__Input material__:
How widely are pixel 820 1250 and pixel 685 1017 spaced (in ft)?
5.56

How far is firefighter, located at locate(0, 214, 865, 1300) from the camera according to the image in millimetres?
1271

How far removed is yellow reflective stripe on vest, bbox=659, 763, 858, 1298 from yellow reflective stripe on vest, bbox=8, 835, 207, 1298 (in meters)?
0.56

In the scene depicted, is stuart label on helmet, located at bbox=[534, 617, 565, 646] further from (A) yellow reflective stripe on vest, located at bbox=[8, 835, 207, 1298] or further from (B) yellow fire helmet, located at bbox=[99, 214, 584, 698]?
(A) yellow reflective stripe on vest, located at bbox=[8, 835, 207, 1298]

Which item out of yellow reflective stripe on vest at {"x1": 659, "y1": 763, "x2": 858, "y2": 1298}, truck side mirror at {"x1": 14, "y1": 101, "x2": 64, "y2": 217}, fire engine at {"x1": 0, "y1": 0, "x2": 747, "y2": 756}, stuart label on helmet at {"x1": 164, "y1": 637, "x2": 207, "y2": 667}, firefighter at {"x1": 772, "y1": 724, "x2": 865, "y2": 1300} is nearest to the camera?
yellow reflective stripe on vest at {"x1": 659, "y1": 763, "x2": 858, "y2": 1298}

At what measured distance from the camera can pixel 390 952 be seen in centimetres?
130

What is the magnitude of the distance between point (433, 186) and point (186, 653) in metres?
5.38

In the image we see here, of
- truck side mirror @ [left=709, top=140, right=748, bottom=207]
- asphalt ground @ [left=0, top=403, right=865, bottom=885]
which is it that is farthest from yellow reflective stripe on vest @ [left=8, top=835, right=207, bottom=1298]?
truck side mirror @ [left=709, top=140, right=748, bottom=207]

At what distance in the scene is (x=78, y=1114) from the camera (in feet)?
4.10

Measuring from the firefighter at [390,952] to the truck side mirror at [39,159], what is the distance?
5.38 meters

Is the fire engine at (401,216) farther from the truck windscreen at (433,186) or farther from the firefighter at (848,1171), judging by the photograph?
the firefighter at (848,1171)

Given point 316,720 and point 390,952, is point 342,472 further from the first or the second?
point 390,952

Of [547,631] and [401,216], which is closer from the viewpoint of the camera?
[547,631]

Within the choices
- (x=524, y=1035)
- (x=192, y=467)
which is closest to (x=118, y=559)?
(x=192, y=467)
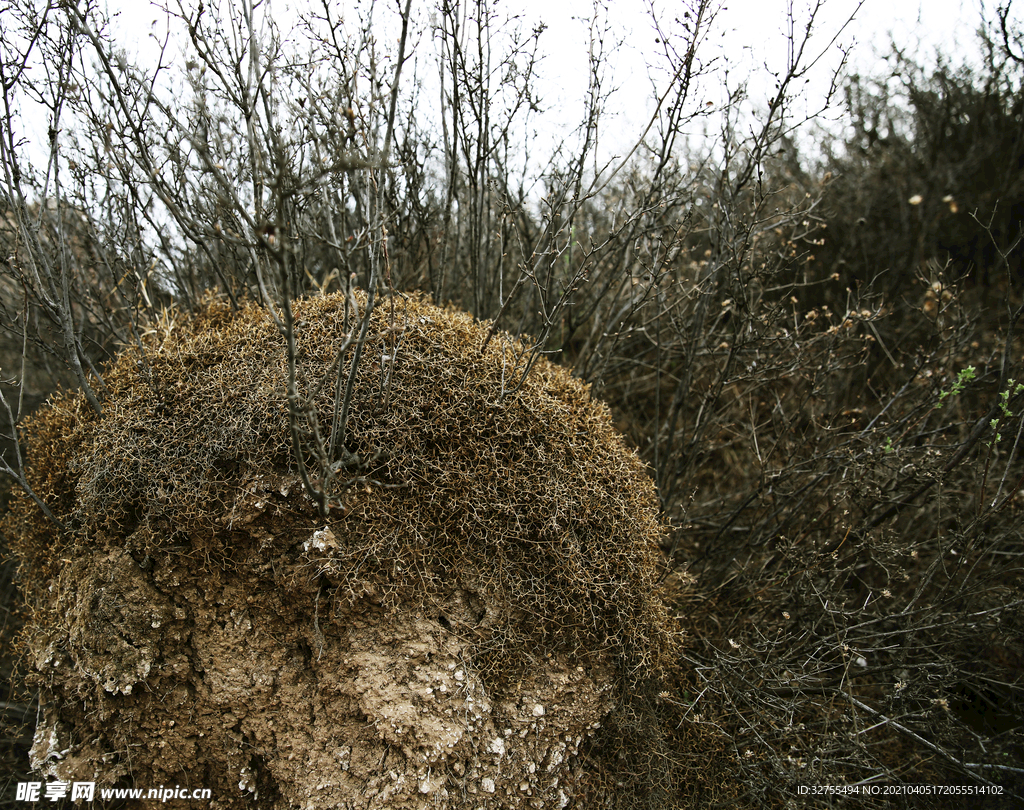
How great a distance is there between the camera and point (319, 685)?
99.5 inches

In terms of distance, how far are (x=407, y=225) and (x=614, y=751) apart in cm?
334

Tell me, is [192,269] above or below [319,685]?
above

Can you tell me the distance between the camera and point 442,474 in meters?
2.65

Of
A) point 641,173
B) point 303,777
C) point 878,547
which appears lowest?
point 303,777

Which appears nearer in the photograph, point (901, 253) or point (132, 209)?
point (132, 209)

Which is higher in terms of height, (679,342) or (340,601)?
(679,342)

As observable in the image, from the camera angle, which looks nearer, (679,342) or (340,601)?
(340,601)

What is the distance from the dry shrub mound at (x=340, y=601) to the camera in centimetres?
248

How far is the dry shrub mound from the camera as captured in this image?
8.13 feet

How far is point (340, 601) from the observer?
251 cm

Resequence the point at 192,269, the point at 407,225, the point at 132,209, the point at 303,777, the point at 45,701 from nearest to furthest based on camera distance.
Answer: the point at 303,777 < the point at 45,701 < the point at 132,209 < the point at 407,225 < the point at 192,269

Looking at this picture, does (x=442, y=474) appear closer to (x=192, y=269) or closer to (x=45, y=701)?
(x=45, y=701)

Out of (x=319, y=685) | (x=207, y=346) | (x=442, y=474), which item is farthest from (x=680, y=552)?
(x=207, y=346)

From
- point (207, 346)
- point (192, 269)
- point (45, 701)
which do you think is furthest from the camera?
point (192, 269)
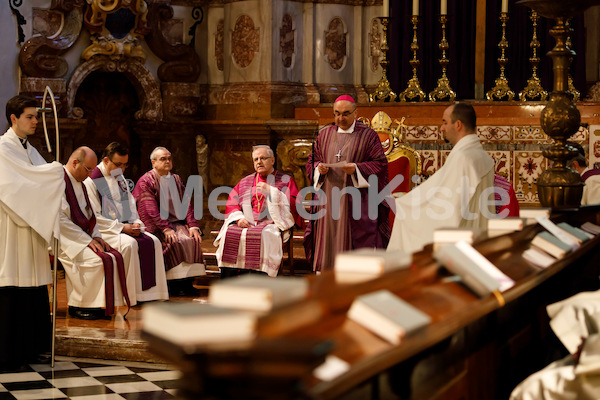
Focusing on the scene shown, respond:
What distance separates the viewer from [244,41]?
11242 millimetres

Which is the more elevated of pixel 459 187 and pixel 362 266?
pixel 459 187

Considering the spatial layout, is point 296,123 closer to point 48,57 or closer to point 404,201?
point 48,57

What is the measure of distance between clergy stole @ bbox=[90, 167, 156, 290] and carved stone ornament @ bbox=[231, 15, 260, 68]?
3.37 m

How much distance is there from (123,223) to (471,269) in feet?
17.7

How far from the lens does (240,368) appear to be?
6.13 ft

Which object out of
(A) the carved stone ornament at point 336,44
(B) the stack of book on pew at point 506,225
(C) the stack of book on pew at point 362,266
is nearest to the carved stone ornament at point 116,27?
(A) the carved stone ornament at point 336,44

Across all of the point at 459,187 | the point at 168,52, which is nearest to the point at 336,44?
the point at 168,52

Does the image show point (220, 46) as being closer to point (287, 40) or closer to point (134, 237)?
point (287, 40)

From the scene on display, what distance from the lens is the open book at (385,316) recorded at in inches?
91.4

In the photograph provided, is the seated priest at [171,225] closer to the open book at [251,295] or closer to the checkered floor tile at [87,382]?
the checkered floor tile at [87,382]

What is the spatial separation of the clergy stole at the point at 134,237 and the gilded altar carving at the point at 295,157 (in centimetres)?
181

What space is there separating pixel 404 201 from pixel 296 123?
516 centimetres

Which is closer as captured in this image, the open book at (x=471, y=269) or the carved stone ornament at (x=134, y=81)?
the open book at (x=471, y=269)

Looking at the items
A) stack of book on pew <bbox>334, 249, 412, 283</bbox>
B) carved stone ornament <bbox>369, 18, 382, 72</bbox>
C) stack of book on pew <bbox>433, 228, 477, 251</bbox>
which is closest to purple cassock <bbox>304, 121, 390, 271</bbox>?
carved stone ornament <bbox>369, 18, 382, 72</bbox>
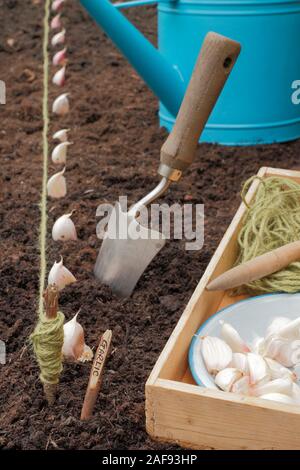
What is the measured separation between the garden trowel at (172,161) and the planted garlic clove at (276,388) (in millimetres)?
419

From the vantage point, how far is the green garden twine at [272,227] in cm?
118

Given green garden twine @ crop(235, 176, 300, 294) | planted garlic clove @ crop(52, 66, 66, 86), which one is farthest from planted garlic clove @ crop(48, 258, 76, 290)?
planted garlic clove @ crop(52, 66, 66, 86)

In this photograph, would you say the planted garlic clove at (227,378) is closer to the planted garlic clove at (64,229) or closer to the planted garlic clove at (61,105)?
the planted garlic clove at (64,229)

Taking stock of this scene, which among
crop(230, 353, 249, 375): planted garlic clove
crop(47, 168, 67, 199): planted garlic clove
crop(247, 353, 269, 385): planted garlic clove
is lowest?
crop(47, 168, 67, 199): planted garlic clove

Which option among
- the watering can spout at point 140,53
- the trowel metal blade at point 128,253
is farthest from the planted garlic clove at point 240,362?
the watering can spout at point 140,53

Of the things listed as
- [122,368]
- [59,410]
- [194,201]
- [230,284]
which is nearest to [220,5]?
[194,201]

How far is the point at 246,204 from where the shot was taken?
1.33 meters

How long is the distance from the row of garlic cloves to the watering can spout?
34.1 inches

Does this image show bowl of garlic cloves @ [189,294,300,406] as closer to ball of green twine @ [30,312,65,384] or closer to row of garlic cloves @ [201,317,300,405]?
row of garlic cloves @ [201,317,300,405]

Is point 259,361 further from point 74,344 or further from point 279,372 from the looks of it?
point 74,344

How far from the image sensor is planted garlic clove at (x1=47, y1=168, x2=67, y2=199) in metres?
1.66
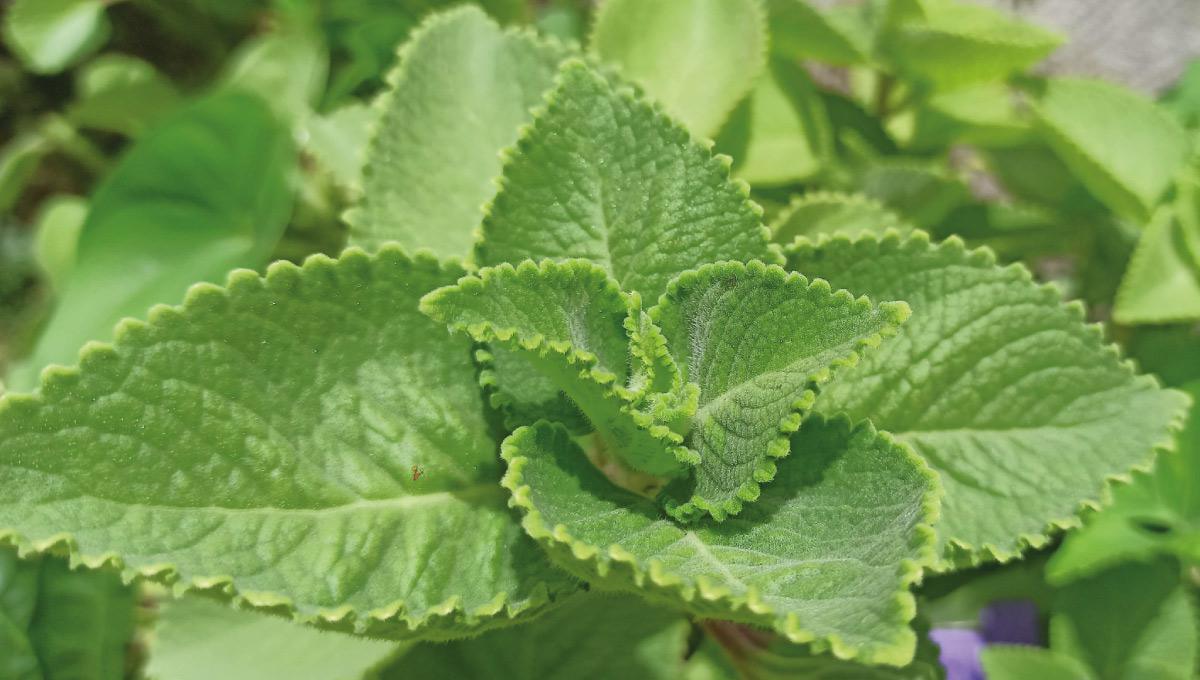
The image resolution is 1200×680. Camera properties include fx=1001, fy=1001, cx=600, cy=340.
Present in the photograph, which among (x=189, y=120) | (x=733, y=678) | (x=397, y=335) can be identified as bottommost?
(x=733, y=678)

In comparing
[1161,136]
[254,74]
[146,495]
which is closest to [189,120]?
[254,74]

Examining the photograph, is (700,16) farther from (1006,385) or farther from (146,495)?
(146,495)

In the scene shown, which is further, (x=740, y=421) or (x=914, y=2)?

__Exercise aim__:
Rewrite every line of the material, starting at the line that contains "Within the choices" and ending at the line that contains "99.5 inches", omitting the picture. Scale each coordinate and distance in the answers by 1.9, rounding half up to the number of decimals it originally had, and give only those lines.

__The result__:
Within the choices
- (x=524, y=1035)
- (x=192, y=467)
which is closest to (x=118, y=559)?
(x=365, y=887)
How great a distance is there between the camera and point (319, 685)?
189.1 inches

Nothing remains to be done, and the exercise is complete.